Help with modeling gamma distribution

I am trying to solve a non-linear regression problem where the observations (Y) follow a gamma distribution.

The model which I have used takes the below form
Yi = Gamma (alpha = f(Xi), beta = beta),
where beta has some positive prior and f is neural network with Xi as ith input sample. Beta is common for all the data points and then alpha is estimated from the neural network. I am using ADVI to estimate the parameters of the above model. When I sample the posterior, it almost matches the data in terms of shape but the mean is very far. In my case, shape is important but mean of Yi is very important. If in this case, I use Normal instead of Gamma, then the mean is super accurate but the distribution is obviously off. Is there a model choice or parameter estimation strategy which I could use to improve the mean and model shape? Any suggestions @jessegrabowski?

You can try using the mu/sigma parametrization of the Gamma instead?


Thanks for the suggestion. I tried that but it did not help much. I think I am doing the complete analysis wrong. So first I learn the distribution of sigma and all the parameters from the data.
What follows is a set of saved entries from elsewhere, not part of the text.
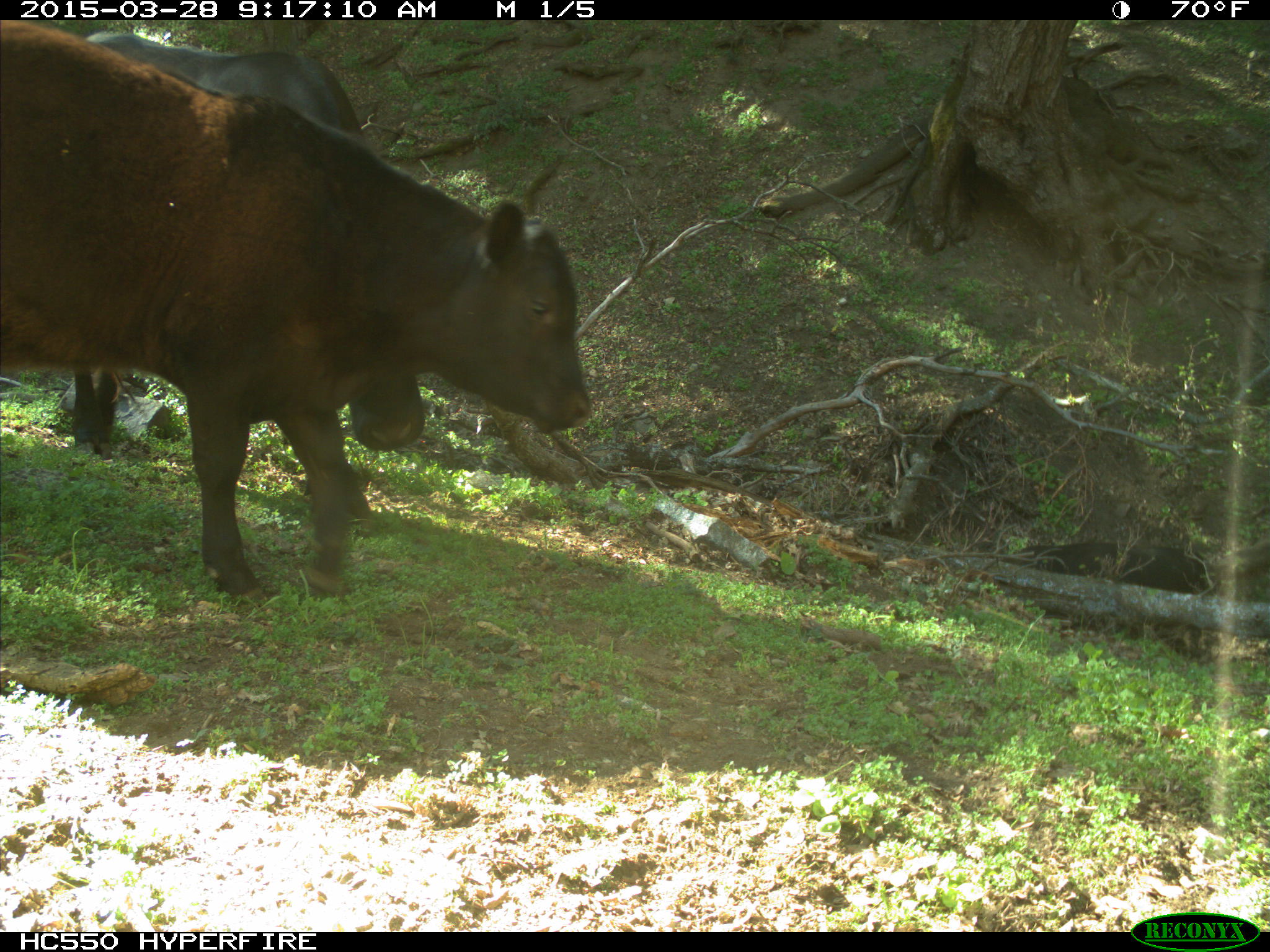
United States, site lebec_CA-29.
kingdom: Animalia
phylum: Chordata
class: Mammalia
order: Artiodactyla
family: Bovidae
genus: Bos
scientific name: Bos taurus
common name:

When I get a new set of data (n number of Xi), I feed them to a model to get a distribution of estimated Yi (2000 samples) for each Xi. How should I compare the ground truth Yi values against the distribution I got from the model? Should I compare the mean, median, or mode of 2000 samples? What type of estimate should I get from the distribution of multiple Yi so that I can compare it against the mean of ground truth Yi?

Also, is there a way to force the mean of the output of f(Xi) to follow the gamma distribution?

You can search for posterior predictive checks. That’s the standard way to evaluate how well a model can “fit” a dataset.

Taking a step back, it’s perhaps worth elaborating what you’re trying to do exactly (and what looks like a failure to you).

For instance in generalized linear models you don’t usually care about the marginal distribution of the data but the conditional distributions (conditioned on the predictors).

This is sometimes called “error” and perhaps that’s what you want to check for? If you share more details it may help

1 Like

Hi @ricardoV94, you are right, I should be checking for error and its distribution. Also, I got confused between marginal and conditional in this case, but things are clear now.